I previously explained how the data lakehouse is one of two primary approaches being adopted to deliver what I have called a hydroanalytic data platform. Hydroanalytics involves the combination of data warehouse and data lake functionality to enable and accelerate analysis of data in cloud storage services. The term data lakehouse has been rapidly adopted by several vendors in recent years to describe an environment in which data warehousing functionality is integrated into the data lake environment, rather than coexisting alongside. One of the vendors that has embraced the data lakehouse concept and terminology is Dremio, which recently launched the general availability of its Dremio Cloud data lakehouse platform.
Dremio was founded in 2015 to build a business around the Apache Arrow in-memory columnar data format, which was developed to enable high-performance analysis of large volumes of data. The company built a SQL query engine, now known as Dremio Sonar, to accelerate the use of standard business intelligence (BI) and visualization software to perform ad hoc analytics and dashboard-based analysis of data in data lake environments. Dremio also recently announced the preview release of Dremio Arctic, a metadata and data management service for the Apache Iceberg table format.
The combination of Dremio Sonar and Dremio Arctic is positioned as a data lakehouse platform. It is available via the Dremio Cloud managed-service offering or as self-managed software to run on a customer’s preferred cloud or data center environment. The core functionality of Dremio Cloud is free to use, with the company only charging for the Enterprise Edition, which includes security and data-masking capabilities, as well as commercial support.
Dremio customers include the likes of Airbus, Bose, Goldman Sachs, Hertz, HSBC, Prudential, Rakuten, and Samsung. The company has also attracted the interest of investors and has raised more than $400 million in funding from the likes of Adams Street Partners, Cisco Investments. Insight Partners, Lightspeed Venture Partners, Norwest Venture Partners, and Sapphire Ventures, with the latest $160 million Series E round valuing the company at $2 billion.
The data lake was first described in 2010 by James Dixon of Pentaho to refer to a single environment where large volumes of data could be stored and processed to be analyzed by multiple users for multiple purposes. Initially based on Apache Hadoop, data lakes are today increasingly based on cloud object storage services. More than one-half (53%) of participants in Ventana Research’s Analytics and Data Benchmark Research currently use object stores in their analytics efforts and an additional 18% plan to do so within the next two years. Data lakes have become an important part of the analytics data estate. In addition to embracing cloud storage, data lakes have also evolved in recent years with the addition of functionality usually found in a data warehouse, including interactive SQL query engines; support for atomic, consistent, isolated and durable (ACID) transactions; updates and deletes; concurrency control; metadata management; and data indexing.

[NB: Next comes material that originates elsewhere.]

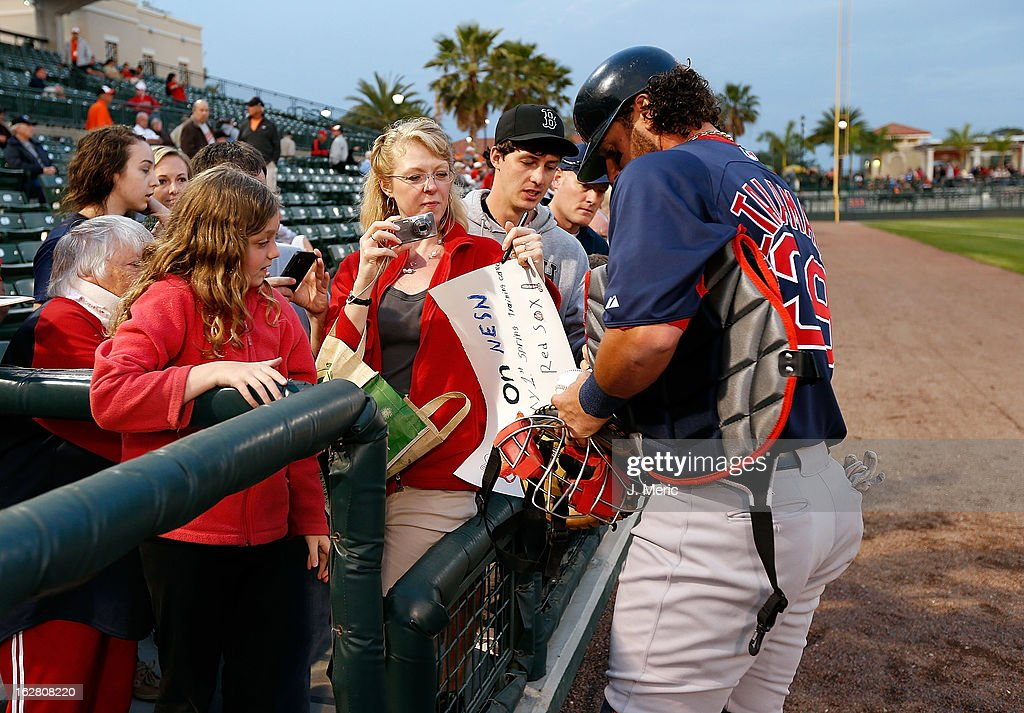 Catcher Jarrod Saltalamacchia #39 of the Boston Red Sox signs some autographs just before the start of the Grapefruit League Spring Training Game against the Baltimore Orioles at Ed Smith Stadium on February 27, 2013 in Sarasota, Florida.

Dremio has steadily built out the capabilities required to turn a data lake into a data lakehouse. The company started with interactive SQL query engine functionality, now known as Dremio Sonar, which enables interactive analysis of data in a data lake (such as Amazon Web Services S3, Azure Data Lake Storage or Google Cloud Storage) using a variety of BI and visualization tools (such as Tableau, Qlik or Microsoft Power BI). Dremio Sonar is based on the Apache Arrow in-memory data format and offers key features such as Columnar Cloud Cache to take advantage of in-memory data processing using solid-state disk storage and Data Reflections for pre-computation of complex aggregations and other operations. In March, Dremio added the public preview of Dremio Arctic, a metastore service for the Apache Iceberg table format. Dremio Arctic is based on Dremio’s open-source Nessie project, which provides Git-like data branching and version control as well as isolated and consistent data transformations. Dremio Sonar and Dremio Arctic are designed to be used independently of each other: Dremio Sonar can be used with other table formats, such as Delta Lake, while Dremio Arctic can be used with other interactive SQL query engines, including Apache Spark, Apache Flink, Presto and Trino. In combination, however, Sonar and Arctic provide support for SQL Data Manipulation Language (DML) operations, such as inserts, updates and deletes directly on data in cloud storage. Adding this functionality to a data lake makes the resulting data lakehouse a more viable option for running workloads that would traditionally be run on a data warehouse.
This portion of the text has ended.